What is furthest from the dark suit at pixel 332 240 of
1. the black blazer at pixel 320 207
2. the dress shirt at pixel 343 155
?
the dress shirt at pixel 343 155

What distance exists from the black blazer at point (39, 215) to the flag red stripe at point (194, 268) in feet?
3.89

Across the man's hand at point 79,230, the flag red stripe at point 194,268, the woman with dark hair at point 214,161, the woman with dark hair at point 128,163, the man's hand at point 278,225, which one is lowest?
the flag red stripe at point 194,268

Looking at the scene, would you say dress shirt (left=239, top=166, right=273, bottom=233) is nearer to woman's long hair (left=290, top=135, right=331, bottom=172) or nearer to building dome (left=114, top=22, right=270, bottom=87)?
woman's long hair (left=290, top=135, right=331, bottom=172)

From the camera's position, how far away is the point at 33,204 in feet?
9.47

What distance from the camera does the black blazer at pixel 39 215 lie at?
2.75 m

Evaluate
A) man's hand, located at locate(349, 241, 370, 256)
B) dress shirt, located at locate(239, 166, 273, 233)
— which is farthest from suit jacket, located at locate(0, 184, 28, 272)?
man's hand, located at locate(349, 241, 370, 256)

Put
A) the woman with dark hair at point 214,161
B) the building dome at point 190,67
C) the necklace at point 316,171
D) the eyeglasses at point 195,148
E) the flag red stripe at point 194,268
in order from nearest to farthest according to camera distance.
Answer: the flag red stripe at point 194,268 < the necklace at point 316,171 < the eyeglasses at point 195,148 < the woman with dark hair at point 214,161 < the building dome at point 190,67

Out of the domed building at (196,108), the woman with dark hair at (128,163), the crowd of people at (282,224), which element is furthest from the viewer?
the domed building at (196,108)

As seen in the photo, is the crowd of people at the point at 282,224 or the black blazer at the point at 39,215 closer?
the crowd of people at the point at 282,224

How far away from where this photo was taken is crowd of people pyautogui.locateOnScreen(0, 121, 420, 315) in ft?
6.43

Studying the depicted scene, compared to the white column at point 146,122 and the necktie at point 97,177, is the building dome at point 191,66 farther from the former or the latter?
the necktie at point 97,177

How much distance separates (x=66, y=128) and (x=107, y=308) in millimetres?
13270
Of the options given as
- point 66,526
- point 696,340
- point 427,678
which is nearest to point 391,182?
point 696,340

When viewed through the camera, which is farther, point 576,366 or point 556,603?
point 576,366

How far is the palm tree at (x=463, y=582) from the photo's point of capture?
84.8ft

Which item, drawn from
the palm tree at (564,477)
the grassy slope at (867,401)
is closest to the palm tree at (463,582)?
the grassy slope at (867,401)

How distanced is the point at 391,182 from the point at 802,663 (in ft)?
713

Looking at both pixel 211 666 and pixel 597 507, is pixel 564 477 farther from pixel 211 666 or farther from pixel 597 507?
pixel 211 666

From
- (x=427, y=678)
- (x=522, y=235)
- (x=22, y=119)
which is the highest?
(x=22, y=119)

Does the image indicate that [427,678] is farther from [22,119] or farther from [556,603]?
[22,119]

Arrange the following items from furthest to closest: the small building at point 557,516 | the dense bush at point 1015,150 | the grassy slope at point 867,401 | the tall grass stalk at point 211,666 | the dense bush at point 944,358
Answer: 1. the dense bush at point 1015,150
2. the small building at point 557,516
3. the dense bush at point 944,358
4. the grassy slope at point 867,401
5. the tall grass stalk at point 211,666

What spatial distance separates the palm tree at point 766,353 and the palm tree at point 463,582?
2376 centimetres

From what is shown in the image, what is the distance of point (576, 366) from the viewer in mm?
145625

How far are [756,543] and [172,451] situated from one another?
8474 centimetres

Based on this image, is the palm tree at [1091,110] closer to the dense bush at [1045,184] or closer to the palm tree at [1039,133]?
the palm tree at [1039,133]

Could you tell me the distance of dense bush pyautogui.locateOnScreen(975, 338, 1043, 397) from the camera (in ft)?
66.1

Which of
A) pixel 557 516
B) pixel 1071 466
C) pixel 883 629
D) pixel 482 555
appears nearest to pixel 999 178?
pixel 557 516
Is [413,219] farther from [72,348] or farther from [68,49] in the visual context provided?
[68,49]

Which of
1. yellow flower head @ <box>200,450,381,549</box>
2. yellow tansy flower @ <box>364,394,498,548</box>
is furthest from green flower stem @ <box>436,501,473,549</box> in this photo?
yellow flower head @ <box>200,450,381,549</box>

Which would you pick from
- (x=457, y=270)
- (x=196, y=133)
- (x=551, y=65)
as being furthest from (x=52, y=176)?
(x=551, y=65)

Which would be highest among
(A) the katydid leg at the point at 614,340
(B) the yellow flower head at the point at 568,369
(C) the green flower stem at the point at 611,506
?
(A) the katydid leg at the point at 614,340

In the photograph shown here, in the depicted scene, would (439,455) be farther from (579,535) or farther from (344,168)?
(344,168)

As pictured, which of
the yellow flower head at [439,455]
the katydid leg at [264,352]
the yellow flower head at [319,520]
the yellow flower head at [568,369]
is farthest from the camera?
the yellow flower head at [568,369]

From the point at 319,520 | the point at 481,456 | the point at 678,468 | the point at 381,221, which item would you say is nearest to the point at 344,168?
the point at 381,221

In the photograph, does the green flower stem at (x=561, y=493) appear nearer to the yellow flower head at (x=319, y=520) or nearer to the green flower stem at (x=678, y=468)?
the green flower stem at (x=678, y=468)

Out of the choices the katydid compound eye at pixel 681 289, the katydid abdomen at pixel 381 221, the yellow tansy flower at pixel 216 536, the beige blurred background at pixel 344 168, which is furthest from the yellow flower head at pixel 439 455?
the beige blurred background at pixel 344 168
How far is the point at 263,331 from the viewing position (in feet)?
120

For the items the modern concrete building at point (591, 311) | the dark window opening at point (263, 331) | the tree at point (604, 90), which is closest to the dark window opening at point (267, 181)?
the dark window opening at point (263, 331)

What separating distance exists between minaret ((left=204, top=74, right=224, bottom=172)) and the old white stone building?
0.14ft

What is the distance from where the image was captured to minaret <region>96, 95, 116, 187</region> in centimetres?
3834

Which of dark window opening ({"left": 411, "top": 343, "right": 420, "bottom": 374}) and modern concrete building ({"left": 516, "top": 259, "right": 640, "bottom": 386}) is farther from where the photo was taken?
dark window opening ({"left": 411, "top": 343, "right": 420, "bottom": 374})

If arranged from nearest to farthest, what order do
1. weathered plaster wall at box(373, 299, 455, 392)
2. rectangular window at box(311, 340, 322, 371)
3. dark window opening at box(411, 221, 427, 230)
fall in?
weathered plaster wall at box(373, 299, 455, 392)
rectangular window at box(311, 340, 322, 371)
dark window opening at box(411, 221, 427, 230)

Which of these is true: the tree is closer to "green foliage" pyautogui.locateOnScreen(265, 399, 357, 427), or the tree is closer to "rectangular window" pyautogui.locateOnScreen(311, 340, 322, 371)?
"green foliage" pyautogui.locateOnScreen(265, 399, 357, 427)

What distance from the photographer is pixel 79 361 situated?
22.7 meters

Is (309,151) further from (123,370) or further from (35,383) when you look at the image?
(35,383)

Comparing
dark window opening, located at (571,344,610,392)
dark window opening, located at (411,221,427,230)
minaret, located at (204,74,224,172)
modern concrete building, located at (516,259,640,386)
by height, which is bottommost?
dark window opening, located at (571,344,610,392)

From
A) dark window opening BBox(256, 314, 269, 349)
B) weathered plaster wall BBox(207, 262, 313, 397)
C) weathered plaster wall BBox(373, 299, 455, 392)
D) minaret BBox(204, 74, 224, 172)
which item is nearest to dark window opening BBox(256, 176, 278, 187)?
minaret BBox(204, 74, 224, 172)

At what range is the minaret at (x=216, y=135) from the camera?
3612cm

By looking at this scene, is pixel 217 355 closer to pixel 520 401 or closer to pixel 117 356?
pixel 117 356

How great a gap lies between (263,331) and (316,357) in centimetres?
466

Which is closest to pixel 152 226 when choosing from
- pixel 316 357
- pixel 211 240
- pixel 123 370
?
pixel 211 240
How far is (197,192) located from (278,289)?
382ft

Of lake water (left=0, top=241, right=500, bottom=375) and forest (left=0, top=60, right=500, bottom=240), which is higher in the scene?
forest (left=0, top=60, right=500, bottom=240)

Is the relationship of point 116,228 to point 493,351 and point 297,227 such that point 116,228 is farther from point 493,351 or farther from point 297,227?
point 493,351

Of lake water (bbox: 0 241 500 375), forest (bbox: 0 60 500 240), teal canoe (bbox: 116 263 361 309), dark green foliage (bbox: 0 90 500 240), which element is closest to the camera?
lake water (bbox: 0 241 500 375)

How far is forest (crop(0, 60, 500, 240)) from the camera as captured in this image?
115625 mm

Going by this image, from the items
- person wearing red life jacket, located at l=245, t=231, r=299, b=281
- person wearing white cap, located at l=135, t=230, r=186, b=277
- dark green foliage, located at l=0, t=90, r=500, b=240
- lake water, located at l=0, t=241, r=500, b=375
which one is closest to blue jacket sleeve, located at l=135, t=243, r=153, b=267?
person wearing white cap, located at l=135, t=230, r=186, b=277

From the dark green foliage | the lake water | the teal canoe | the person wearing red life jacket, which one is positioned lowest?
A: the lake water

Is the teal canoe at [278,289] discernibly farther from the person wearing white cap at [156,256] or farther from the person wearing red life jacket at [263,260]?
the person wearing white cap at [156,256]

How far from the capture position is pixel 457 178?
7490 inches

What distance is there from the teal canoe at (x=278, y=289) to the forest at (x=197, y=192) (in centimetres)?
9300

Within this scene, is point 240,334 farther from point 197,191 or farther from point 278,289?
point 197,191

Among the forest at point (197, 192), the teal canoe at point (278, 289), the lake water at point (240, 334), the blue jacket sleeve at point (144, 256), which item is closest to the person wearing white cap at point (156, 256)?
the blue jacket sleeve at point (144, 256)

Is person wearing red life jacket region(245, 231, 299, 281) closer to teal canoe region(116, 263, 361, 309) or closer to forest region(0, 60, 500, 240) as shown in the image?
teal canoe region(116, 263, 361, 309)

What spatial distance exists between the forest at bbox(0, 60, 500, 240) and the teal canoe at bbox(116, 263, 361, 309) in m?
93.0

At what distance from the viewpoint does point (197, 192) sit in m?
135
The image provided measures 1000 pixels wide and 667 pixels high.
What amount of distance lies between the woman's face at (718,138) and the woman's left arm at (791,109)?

============

> [What this task involves] Rewrite the stretch of the material from the line containing "Of the options given as" through the line containing "8474 centimetres", changing every "palm tree" to "coconut palm" and leaving everything else unchanged.

> [Full solution]
Of the options given as
- point 66,526
- point 696,340
- point 427,678
which is nearest to point 391,182?
point 696,340

When viewed through the camera, which is farther, point 576,366 or point 556,603?
point 576,366

How far is the coconut palm at (x=463, y=582) from the photo's point of capture?
84.8ft

Which item, drawn from
the coconut palm at (564,477)
the grassy slope at (867,401)
is closest to the coconut palm at (463,582)?
the grassy slope at (867,401)

How distanced is the point at 391,182 from the point at 802,663 (in ft)?
713

Looking at both pixel 211 666 and pixel 597 507, is pixel 564 477 farther from pixel 211 666 or farther from pixel 597 507?
pixel 211 666

From
- (x=427, y=678)
- (x=522, y=235)
- (x=22, y=119)
which is the highest?
(x=22, y=119)

Does the image indicate that [427,678] is farther from [22,119] or farther from [556,603]?
[22,119]

Arrange the following items from furthest to closest: the small building at point 557,516 | the dense bush at point 1015,150 | the grassy slope at point 867,401 | the tall grass stalk at point 211,666 | the dense bush at point 944,358
Answer: 1. the dense bush at point 1015,150
2. the small building at point 557,516
3. the dense bush at point 944,358
4. the grassy slope at point 867,401
5. the tall grass stalk at point 211,666

What spatial distance separates the coconut palm at point 766,353 and the coconut palm at point 463,582?
2376 centimetres

From what is shown in the image, what is the distance of point (576, 366) from the viewer in mm?
145625

How far are [756,543] and [172,451] situated from one another?
8474 centimetres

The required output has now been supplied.